▸ WHAT IS REQUIRED
Scan the data below for lines holding the word "with", and copy each line found.

Records from a dataset
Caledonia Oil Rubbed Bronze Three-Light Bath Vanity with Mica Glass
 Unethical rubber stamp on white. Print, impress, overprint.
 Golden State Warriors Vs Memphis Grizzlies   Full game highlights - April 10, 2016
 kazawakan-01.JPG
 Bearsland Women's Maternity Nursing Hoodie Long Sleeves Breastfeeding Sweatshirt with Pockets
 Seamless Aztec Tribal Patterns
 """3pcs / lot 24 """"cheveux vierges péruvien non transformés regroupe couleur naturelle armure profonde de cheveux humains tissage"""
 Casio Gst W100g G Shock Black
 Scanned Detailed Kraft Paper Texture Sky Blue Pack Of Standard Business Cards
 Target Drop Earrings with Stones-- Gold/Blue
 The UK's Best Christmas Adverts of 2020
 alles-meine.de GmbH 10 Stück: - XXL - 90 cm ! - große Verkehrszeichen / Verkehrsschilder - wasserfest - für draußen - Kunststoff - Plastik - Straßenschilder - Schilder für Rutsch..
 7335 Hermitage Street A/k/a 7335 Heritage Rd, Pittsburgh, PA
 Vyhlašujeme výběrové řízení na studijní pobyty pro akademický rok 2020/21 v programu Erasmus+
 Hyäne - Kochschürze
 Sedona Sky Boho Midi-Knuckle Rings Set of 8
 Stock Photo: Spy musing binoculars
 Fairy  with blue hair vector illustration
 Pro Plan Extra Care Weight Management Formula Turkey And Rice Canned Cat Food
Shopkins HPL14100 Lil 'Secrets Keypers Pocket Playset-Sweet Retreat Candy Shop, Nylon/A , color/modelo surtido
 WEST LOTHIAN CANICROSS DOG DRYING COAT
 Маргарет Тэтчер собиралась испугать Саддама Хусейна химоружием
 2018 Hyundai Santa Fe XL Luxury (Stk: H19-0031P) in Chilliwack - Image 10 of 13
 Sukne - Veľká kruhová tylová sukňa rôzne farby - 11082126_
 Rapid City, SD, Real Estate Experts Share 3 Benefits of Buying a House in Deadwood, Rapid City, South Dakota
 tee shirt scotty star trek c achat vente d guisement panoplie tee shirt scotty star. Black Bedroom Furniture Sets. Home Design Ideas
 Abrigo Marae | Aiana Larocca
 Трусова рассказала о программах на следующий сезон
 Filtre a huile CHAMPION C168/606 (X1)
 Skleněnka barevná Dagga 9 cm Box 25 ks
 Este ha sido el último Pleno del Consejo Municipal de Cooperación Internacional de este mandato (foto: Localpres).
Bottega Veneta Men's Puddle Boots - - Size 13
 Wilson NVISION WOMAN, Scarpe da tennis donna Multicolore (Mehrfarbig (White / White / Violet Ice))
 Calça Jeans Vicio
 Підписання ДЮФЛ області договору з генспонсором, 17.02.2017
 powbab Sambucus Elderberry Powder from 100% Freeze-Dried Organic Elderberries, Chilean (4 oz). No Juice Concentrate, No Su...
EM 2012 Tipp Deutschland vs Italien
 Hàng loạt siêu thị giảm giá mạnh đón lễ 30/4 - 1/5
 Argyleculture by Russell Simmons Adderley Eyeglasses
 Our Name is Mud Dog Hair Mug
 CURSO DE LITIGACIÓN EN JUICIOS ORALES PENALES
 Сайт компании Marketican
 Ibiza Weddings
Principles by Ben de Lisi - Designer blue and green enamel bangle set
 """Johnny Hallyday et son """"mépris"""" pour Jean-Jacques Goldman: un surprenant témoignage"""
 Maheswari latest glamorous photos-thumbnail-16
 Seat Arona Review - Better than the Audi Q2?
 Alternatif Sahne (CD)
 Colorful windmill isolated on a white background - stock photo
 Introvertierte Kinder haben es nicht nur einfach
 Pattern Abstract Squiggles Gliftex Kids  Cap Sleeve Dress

▸ ANSWER SECTION
Caledonia Oil Rubbed Bronze Three-Light Bath Vanity with Mica Glass
 Bearsland Women's Maternity Nursing Hoodie Long Sleeves Breastfeeding Sweatshirt with Pockets
 Target Drop Earrings with Stones-- Gold/Blue
 Fairy  with blue hair vector illustration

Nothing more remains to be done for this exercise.